Several reports have identified risk factors for ORN, including DM, smoking, stage of disease, dental health, extraction of teeth after irradiation, and excessive alcohol [9, 27,28,29,30,31,32], Therefore, the occurrence of ORN could not be attributed solely to the irradiation dose to the mandible. Although the reduction in the mandibular V60 and V70 values with the introduction of IMRT seemed to be related to a significant risk reduction. This is because in cohorts of HNC patients who underwent IMRT, Owosho et al. [33] found that smoking and DM were not significant risk factors for ORN. Due to the widespread adoption of RT using IMRT, other risk factors for ORN have become less significant.

The current study is associated with several limitations that require acknowledgment. Firstly, patients were treated by a uniform group of radiation and surgical oncologists, yet they were not chosen or treated based on a prospective protocol. Unmeasured confounding variables and potential selection biases could not be accounted for in our analysis. Second, there were differences in overall stage, T stage, and HPV status between the two groups, which may have slightly biased the assessment of adverse events. We believe that the recent increase in HPV-positive OPC is also behind this patient background. However, the fact that IMRT reduced rate of xerostomia and ORN is very significant. In particular, in this study, we compared DVHs between the IMRT and 3D-CRT groups and between the ORN and non-ORN groups in OPC patients at a single institution. Significant differences were observed in mandibular V60 and V70 values, and it was confirmed that mandibular V60≧25% and V70≧15% are risk factors for ORN. There is no previous paper that examine and clarify these points, and our results are very useful clinically.

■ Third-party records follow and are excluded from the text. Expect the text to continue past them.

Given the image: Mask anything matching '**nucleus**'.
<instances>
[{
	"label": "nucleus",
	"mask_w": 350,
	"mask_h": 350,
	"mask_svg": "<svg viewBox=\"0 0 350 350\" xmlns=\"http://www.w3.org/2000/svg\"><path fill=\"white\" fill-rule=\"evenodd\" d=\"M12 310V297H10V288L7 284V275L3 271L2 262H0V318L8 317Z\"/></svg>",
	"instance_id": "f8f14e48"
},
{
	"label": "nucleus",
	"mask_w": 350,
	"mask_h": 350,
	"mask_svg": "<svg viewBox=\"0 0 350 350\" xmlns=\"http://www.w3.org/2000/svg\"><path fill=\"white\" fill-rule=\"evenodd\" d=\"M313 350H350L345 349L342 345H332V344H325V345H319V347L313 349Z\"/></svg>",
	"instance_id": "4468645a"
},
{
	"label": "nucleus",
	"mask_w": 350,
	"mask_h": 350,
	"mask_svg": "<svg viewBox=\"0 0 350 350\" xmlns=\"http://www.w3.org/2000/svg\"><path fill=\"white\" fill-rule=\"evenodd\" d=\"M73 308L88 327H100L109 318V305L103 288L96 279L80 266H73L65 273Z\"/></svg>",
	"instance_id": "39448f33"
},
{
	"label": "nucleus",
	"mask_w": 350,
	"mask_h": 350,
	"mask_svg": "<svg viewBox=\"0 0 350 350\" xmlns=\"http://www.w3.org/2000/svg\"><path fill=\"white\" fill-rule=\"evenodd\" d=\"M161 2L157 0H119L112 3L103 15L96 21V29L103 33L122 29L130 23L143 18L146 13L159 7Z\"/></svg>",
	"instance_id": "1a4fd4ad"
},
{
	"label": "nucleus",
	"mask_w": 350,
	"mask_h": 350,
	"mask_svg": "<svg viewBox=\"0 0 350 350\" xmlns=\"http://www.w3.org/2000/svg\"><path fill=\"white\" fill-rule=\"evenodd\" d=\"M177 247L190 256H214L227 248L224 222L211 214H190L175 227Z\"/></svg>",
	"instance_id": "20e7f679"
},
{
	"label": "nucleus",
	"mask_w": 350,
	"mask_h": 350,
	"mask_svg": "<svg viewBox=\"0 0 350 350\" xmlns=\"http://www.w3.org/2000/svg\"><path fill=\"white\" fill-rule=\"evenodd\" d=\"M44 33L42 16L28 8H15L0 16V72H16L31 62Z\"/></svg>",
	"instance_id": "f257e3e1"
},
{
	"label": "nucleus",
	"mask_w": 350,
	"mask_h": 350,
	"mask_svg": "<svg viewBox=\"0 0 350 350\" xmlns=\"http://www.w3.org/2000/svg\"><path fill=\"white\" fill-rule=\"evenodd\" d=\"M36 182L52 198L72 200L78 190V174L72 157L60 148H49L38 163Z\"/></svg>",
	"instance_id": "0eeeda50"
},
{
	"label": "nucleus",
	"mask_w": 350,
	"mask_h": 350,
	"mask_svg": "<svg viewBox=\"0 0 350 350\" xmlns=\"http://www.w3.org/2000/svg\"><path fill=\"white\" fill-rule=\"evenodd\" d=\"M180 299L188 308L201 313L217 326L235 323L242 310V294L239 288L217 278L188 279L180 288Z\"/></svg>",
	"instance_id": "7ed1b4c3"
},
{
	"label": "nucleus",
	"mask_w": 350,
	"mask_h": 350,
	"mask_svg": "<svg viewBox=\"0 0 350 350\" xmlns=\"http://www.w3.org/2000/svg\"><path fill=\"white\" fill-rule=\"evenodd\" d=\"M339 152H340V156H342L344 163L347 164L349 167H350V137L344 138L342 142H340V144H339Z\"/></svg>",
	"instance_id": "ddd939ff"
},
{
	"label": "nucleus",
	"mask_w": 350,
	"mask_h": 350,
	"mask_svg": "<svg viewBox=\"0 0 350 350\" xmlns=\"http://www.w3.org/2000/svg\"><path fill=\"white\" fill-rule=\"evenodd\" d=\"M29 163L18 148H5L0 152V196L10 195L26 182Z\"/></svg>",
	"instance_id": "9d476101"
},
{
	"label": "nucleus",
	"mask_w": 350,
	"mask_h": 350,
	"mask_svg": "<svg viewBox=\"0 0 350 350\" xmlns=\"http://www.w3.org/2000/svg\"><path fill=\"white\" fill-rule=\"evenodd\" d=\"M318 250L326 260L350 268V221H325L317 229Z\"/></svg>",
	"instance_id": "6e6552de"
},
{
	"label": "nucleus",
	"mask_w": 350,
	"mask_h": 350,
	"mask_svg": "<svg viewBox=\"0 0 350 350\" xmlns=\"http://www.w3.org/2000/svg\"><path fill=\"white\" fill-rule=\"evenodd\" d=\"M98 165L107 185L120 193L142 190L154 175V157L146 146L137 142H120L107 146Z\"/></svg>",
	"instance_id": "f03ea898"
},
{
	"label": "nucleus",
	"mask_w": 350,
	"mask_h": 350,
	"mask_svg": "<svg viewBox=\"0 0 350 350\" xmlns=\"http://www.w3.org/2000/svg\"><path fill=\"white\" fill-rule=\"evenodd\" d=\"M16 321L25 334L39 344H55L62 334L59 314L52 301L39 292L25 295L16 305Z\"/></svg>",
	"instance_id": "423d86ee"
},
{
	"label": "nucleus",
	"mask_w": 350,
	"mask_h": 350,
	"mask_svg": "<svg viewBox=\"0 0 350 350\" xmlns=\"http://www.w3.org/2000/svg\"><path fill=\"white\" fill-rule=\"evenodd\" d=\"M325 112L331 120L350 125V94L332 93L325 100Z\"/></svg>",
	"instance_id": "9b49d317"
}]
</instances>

In recent years, the increase in HPV-positive OPC and the combined use of immune checkpoint inhibitors (ICI) have improved the prognosis. ORN is refractory, and even if the disease stage is completely cured, patients will suffer from pain, ulceration of the soft tissue, exposure of necrotic bone, and trismus caused by ORN throughout their lifetime. This leads to dietary restrictions, reduced food intake, weight loss, and sarcopenia. When prognosis improvement is anticipated, avoiding late adverse events becomes a very important point. Based on the present findings, we aim to develop treatment plans that avoid hotspots with mandibular V60≧25% and V70≧15% without compromising target coverage.

Conclusion

In this study, we found that IMRT is more useful for reducing the risk of xerostomia and ORN than 3D-CRT. Our study indicated that IMRT irradiation to reduce mandibular V60 and V70 can decrease the risk of ORN. Furthermore, it can be said that reducing mandibular V60 < 25% and V70 < 15% contributes to a decrease in the incidence of ORN. IMRT irradiation can significantly contribute to maintaining the QOL for patients with OPC.